Provided text:
※

Vectorized Integration IV Solver

A high-performance, vectorized Secant method solver for implied volatility for any model that supports a characteristic function.

Source code in src/quantfin/calibration/vectorized_integration_iv.py

class VectorizedIntegrationIVSolver:
    """
    A high-performance, vectorized Secant method solver for implied volatility
    for any model that supports a characteristic function.
    """

    def __init__(
        self,
        max_iter: int = 20,
        tolerance: float = 1e-7,
        upper_bound: float = 200.0,
    ):
        """
        Initializes the vectorized IV solver.

        Parameters
        ----------
        max_iter : int, optional
            Maximum number of iterations for the Secant method, by default 20.
        tolerance : float, optional
            Error tolerance for convergence, by default 1e-7.
        upper_bound : float, optional
            The upper limit for the numerical integration, by default 200.0.
        """
        self.max_iter = max_iter
        self.tolerance = tolerance
        self.upper_bound = upper_bound

    def solve(
        self,
        target_prices: np.ndarray,
        options: pd.DataFrame,
        model: BaseModel,
        rate: Rate,
    ) -> np.ndarray:
        """
        Calculates implied volatility for an array of options and prices.

        This method uses a vectorized Secant root-finding algorithm. The pricing
        at each step is performed using a vectorized version of the Gil-Pelaez
        inversion formula.

        Parameters
        ----------
        target_prices : np.ndarray
            An array of market prices for which to find the implied volatility.
        options : pd.DataFrame
            A DataFrame of option contracts.
        model : BaseModel
            The financial model to use for pricing.
        rate : Rate
            The risk-free rate structure.

        Returns
        -------
        np.ndarray
            An array of calculated implied volatilities.
        """
        iv0 = np.full_like(target_prices, 0.20)
        iv1 = np.full_like(target_prices, 0.25)

        p0 = self._price_vectorized(iv0, options, model, rate)
        p1 = self._price_vectorized(iv1, options, model, rate)

        f0 = p0 - target_prices
        f1 = p1 - target_prices

        for _ in range(self.max_iter):
            if np.all(np.abs(f1) < self.tolerance):
                break
            denom = f1 - f0
            denom[np.abs(denom) < 1e-12] = 1e-12
            iv_next = iv1 - f1 * (iv1 - iv0) / denom
            iv_next = np.clip(iv_next, 1e-4, 5.0)
            iv0, iv1 = iv1, iv_next
            f0 = f1
            p1 = self._price_vectorized(iv1, options, model, rate)
            f1 = p1 - target_prices

        return iv1

    def _price_vectorized(
        self,
        iv_vector: np.ndarray,
        options: pd.DataFrame,
        model: BaseModel,
        rate: Rate,
    ) -> np.ndarray:
        """
        Internal method to price a vector of options for a given vector of volatilities.
        """
        bsm_model = BSMModel(params={"sigma": 0.2})
        prices = np.zeros_like(iv_vector)

        for T, group in options.groupby("maturity"):
            idx = group.index
            S, K = group["spot"].values, group["strike"].values
            q, r = group["dividend"].values, rate.get_rate(T)

※

Dataset extract:
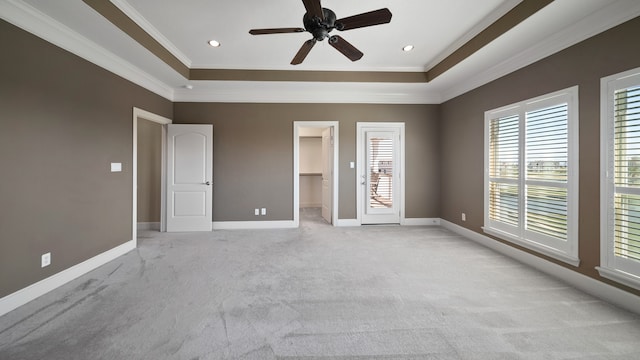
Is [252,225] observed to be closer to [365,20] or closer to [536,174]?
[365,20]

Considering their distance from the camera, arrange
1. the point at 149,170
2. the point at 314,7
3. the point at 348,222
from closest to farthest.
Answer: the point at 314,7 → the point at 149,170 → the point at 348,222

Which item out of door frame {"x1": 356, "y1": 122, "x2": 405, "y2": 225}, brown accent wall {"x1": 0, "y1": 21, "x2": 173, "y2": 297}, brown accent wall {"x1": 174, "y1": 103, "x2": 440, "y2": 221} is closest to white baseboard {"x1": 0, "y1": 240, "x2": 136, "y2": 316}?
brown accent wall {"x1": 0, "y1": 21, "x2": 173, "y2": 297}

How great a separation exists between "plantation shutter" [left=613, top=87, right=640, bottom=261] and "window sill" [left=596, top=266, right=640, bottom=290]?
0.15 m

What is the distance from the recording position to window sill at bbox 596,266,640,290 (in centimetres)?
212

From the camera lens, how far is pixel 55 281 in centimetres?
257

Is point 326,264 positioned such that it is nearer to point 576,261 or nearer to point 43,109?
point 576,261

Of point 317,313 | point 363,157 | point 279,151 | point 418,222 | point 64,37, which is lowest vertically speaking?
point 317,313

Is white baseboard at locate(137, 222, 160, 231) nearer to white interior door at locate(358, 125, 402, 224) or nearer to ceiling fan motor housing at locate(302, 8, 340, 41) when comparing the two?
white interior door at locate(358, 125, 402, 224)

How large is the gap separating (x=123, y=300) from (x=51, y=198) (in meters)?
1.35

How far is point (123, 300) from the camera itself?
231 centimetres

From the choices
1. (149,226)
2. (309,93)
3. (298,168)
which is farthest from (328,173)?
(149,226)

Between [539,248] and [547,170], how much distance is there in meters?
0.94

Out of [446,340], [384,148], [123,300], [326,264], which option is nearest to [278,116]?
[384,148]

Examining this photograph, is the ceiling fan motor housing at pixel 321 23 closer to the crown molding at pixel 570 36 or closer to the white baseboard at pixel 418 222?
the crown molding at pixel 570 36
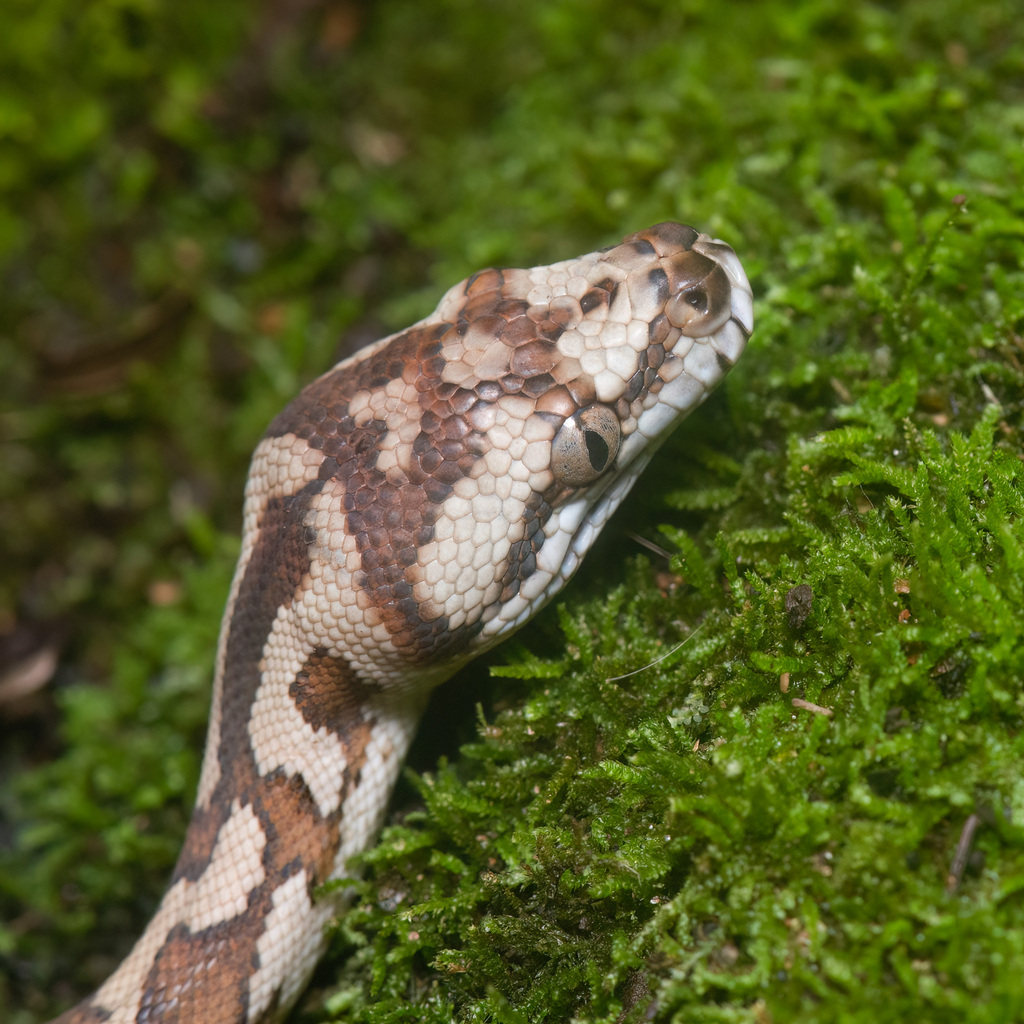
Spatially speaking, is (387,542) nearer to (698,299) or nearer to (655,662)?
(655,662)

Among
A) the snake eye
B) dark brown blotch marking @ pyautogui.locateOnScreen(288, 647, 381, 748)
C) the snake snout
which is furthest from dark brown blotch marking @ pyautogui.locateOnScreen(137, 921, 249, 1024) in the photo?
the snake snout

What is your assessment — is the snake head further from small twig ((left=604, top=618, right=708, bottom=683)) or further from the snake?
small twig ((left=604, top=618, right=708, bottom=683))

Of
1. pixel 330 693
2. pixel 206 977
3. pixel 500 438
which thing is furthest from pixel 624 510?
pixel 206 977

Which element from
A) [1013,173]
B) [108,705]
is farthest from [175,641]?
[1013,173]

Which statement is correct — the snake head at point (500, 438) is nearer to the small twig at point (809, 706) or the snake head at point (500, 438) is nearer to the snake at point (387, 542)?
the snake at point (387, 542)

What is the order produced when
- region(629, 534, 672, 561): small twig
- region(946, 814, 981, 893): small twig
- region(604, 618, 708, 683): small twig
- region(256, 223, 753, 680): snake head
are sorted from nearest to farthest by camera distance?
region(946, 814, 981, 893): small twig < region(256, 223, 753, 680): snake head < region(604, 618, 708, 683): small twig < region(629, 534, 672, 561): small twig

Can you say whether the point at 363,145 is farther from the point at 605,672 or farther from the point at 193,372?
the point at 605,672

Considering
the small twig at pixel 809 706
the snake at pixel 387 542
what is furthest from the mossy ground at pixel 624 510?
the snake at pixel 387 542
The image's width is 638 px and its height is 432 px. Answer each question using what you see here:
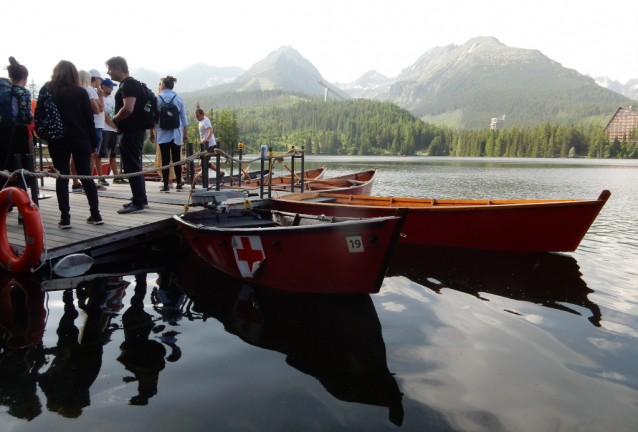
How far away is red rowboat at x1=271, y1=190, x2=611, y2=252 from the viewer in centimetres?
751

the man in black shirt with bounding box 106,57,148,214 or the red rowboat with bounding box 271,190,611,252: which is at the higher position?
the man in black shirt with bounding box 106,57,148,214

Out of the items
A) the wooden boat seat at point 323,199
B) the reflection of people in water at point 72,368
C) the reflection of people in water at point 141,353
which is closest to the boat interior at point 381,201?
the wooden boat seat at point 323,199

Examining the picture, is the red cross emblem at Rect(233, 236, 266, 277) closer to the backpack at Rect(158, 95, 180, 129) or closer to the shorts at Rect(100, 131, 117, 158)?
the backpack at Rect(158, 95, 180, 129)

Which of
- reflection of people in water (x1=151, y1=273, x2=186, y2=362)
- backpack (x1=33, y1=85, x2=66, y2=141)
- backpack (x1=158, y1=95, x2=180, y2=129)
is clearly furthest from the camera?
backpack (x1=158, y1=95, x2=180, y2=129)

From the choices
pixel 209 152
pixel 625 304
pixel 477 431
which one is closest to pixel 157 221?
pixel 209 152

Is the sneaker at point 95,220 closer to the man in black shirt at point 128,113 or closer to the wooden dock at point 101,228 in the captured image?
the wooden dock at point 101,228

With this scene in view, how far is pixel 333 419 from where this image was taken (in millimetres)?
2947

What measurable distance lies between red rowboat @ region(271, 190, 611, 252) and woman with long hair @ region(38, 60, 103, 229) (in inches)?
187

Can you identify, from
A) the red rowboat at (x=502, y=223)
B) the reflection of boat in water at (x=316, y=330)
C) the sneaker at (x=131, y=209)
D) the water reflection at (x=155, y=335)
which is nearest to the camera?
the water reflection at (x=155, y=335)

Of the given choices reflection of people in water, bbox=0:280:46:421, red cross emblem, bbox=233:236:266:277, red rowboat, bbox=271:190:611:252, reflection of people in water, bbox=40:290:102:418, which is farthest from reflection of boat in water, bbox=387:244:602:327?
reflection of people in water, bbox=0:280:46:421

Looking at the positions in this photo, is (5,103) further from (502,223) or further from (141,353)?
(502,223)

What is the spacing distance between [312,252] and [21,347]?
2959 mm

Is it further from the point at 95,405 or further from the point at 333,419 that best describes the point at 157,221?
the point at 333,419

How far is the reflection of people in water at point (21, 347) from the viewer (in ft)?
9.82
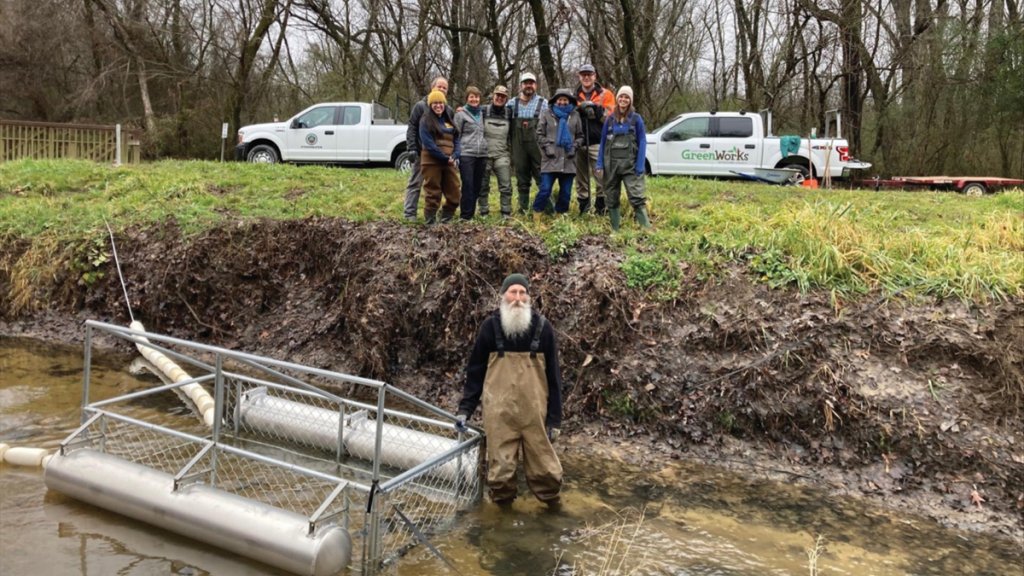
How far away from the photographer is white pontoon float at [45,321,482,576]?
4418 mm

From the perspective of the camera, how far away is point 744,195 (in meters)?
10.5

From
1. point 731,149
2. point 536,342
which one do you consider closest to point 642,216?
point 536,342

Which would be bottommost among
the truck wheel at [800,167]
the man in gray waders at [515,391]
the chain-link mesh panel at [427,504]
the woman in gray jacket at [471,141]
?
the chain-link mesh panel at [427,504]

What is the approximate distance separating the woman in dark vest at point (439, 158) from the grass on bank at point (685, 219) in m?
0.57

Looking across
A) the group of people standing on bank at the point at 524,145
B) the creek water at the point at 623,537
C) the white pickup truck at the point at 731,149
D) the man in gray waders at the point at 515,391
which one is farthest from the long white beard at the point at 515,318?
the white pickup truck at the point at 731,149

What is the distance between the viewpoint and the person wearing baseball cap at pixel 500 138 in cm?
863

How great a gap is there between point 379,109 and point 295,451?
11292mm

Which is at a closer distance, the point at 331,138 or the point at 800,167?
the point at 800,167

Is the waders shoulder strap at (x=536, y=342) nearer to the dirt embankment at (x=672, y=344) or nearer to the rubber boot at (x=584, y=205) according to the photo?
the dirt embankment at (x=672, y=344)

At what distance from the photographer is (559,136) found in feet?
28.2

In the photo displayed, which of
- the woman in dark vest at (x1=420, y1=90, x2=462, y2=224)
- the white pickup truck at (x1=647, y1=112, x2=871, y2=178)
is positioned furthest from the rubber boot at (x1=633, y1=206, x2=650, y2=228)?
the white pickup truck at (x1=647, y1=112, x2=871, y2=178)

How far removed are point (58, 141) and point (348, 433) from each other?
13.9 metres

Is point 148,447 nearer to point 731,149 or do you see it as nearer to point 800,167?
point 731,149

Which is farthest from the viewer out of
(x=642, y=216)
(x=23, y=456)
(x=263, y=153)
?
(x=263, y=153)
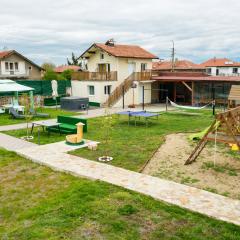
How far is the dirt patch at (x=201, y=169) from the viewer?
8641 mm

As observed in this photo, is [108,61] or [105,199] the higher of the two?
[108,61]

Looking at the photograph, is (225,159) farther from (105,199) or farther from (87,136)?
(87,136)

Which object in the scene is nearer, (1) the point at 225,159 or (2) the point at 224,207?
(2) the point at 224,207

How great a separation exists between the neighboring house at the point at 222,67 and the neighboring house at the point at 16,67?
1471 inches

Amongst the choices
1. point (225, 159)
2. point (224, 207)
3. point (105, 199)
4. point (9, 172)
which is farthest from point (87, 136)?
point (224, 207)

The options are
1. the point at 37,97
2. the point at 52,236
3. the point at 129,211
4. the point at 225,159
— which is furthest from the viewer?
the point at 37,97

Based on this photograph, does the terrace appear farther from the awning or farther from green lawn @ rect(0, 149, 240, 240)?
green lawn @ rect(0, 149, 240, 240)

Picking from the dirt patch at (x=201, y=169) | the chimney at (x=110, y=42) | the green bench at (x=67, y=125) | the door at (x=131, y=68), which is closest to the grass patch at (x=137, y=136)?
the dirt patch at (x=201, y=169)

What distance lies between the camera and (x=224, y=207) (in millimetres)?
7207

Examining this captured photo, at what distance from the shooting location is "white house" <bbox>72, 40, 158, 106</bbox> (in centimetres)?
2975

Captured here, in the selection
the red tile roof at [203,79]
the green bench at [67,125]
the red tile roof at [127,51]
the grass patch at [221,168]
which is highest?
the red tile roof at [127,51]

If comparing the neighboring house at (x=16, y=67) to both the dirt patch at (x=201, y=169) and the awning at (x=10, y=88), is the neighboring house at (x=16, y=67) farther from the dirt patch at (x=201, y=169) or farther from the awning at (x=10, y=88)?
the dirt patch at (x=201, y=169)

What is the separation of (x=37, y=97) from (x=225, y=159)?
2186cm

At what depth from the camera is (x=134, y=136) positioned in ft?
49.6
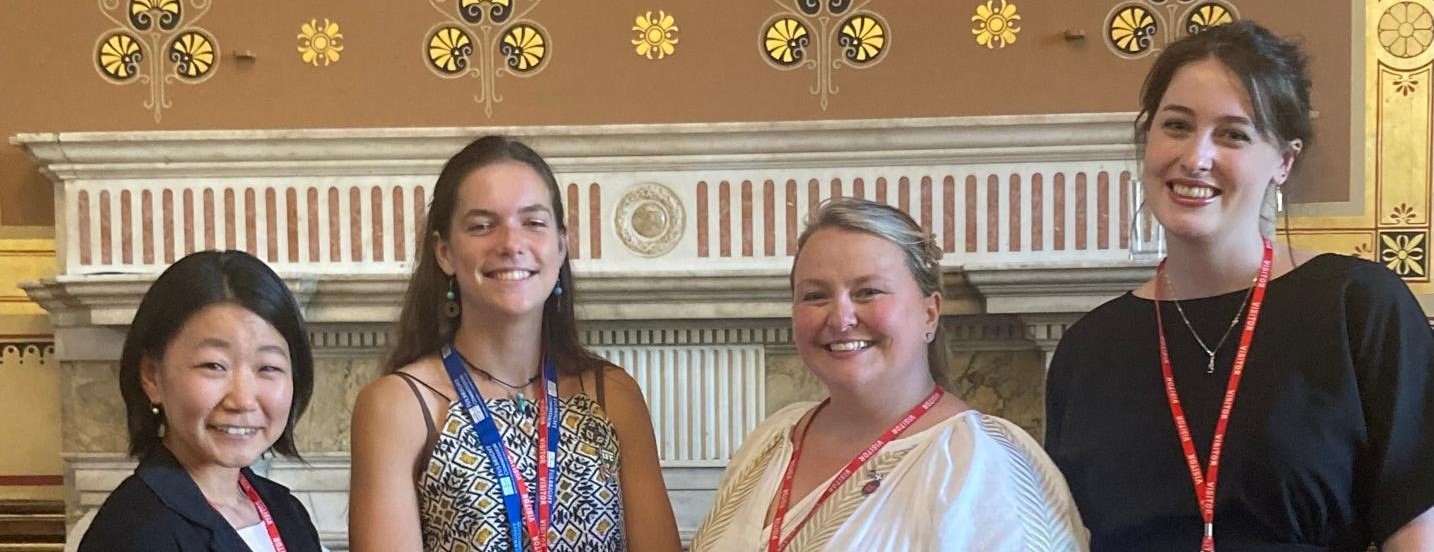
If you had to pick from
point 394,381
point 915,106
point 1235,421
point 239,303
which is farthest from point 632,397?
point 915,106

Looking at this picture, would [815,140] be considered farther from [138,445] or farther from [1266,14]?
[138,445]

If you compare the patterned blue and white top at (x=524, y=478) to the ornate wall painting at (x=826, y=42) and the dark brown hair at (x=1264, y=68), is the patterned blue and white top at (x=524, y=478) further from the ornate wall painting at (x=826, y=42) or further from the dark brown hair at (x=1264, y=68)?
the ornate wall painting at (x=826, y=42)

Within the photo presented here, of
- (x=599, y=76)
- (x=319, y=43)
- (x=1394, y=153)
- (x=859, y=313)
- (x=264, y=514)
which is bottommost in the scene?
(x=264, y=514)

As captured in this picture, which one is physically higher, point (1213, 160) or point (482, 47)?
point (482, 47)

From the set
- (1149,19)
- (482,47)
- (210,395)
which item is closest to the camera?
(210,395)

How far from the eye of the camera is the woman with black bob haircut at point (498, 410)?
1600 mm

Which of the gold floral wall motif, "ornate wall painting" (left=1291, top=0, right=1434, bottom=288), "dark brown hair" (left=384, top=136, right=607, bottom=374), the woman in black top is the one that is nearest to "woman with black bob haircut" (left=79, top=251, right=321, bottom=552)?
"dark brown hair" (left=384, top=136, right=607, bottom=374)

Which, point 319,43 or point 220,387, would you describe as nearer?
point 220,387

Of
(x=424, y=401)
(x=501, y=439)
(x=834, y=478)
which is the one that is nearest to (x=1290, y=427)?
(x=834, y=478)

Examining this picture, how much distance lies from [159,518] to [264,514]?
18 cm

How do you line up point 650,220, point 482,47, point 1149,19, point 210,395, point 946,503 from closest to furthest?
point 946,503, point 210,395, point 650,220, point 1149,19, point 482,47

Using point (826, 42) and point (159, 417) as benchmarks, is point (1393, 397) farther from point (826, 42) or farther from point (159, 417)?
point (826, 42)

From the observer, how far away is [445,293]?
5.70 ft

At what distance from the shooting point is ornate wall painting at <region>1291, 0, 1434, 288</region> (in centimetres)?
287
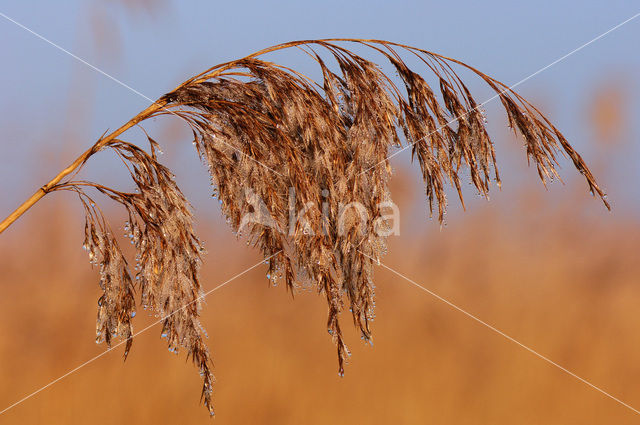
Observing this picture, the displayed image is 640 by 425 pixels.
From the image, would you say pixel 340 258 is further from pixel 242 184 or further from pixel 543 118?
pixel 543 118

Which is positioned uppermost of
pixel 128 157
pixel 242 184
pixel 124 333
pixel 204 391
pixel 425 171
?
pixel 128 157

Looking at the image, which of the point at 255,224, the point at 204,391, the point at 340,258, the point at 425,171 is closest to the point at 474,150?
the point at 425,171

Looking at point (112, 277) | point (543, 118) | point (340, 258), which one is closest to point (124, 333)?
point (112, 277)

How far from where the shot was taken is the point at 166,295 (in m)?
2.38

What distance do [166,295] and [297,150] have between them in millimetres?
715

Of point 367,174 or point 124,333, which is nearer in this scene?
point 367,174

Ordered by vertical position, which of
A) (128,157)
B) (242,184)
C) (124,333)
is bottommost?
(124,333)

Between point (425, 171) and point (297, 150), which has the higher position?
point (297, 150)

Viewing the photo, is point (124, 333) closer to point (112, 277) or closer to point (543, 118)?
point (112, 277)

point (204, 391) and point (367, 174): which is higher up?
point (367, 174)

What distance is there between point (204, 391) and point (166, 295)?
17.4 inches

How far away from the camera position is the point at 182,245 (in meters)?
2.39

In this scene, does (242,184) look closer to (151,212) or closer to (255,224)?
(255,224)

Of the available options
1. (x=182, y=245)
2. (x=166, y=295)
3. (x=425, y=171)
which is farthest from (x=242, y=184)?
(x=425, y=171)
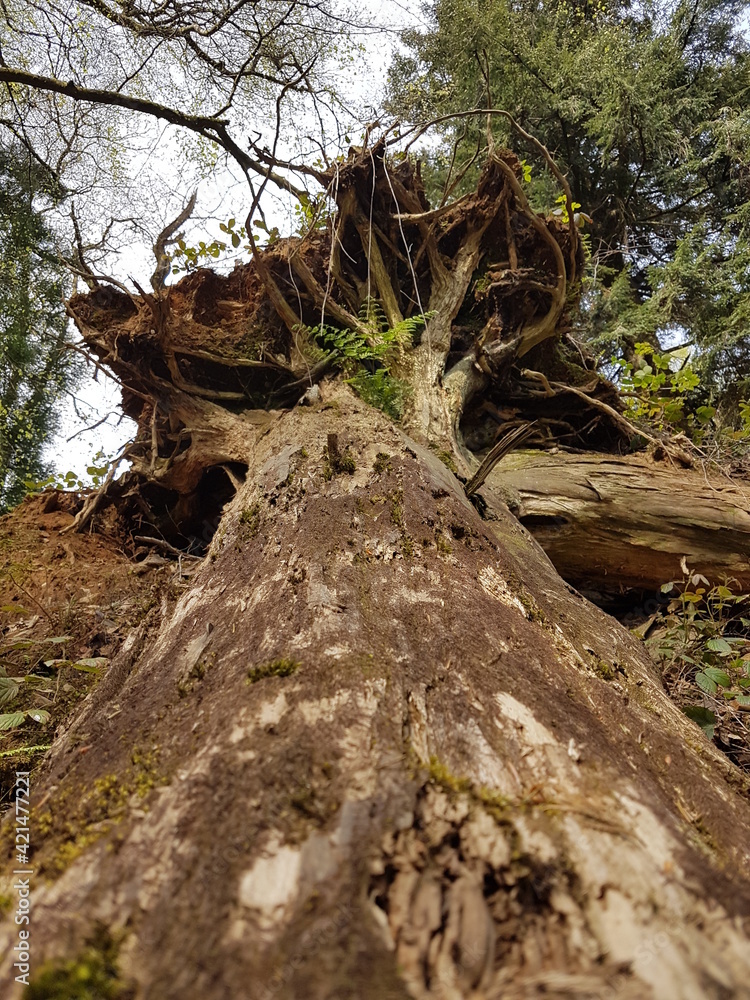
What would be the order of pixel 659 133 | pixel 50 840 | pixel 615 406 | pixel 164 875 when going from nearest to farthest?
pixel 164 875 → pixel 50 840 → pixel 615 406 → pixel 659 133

※

Instructions for the task: Extend the vectorized implied volatility solver code, picking up right after its last line.

Response:
            is_call = group["optionType"].values == "call"

            bsm_model.params["sigma"] = iv_vector[idx]
            phi = bsm_model.cf(t=T, spot=S, r=r, q=q)
            k_log = np.log(K)

            integrand_p2 = lambda u: (np.exp(-1j * u * k_log) * phi(u)).imag / u
            integrand_p1 = lambda u: (np.exp(-1j * u * k_log) * phi(u - 1j)).imag / u

            integral_p2, _ = integrate.quad_vec(integrand_p2, 1e-15, self.upper_bound)

            phi_minus_i = phi(-1j)
            phi_minus_i[np.abs(phi_minus_i) < 1e-12] = 1.0
            integral_p1, _ = integrate.quad_vec(integrand_p1, 1e-15, self.upper_bound)

            P1 = 0.5 + integral_p1 / (np.pi * np.real(phi_minus_i))
            P2 = 0.5 + integral_p2 / np.pi

            call_prices = S * np.exp(-q * T) * P1 - K * np.exp(-r * T) * P2
            put_prices = K * np.exp(-r * T) * (1 - P2) - S * np.exp(-q * T) * (1 - P1)

            prices[idx] = np.where(is_call, call_prices, put_prices)

        return prices

__init__(max_iter: int = 20, tolerance: float = 1e-07, upper_bound: float = 200.0)

Initializes the vectorized IV solver.

Parameters:

Name	Type	Description	Default
max_iter	int	Maximum number of iterations for the Secant method, by default 20.	20
tolerance	float	Error tolerance for convergence, by default 1e-7.	1e-07
upper_bound	float	The upper limit for the numerical integration, by default 200.0.	200.0

Source code in src/quantfin/calibration/vectorized_integration_iv.py

def __init__(
    self,
    max_iter: int = 20,
    tolerance: float = 1e-7,
    upper_bound: float = 200.0,
):
    """
    Initializes the vectorized IV solver.

    Parameters
    ----------
    max_iter : int, optional
        Maximum number of iterations for the Secant method, by default 20.
    tolerance : float, optional
        Error tolerance for convergence, by default 1e-7.
    upper_bound : float, optional
        The upper limit for the numerical integration, by default 200.0.
    """
    self.max_iter = max_iter
    self.tolerance = tolerance
    self.upper_bound = upper_bound

solve(target_prices: np.ndarray, options: pd.DataFrame, model: BaseModel, rate: Rate) -> np.ndarray

Calculates implied volatility for an array of options and prices.

This method uses a vectorized Secant root-finding algorithm. The pricing at each step is performed using a vectorized version of the Gil-Pelaez inversion formula.

Parameters:

Name	Type	Description	Default
target_prices	ndarray	An array of market prices for which to find the implied volatility.	required
options	DataFrame	A DataFrame of option contracts.	required
model	BaseModel	The financial model to use for pricing.	required
rate	Rate	The risk-free rate structure.	required

Returns:

Type	Description
ndarray	An array of calculated implied volatilities.

Source code in src/quantfin/calibration/vectorized_integration_iv.py

def solve(
    self,
    target_prices: np.ndarray,
    options: pd.DataFrame,
    model: BaseModel,
    rate: Rate,
) -> np.ndarray:
    """
    Calculates implied volatility for an array of options and prices.

    This method uses a vectorized Secant root-finding algorithm. The pricing
    at each step is performed using a vectorized version of the Gil-Pelaez
    inversion formula.

    Parameters
    ----------
    target_prices : np.ndarray
        An array of market prices for which to find the implied volatility.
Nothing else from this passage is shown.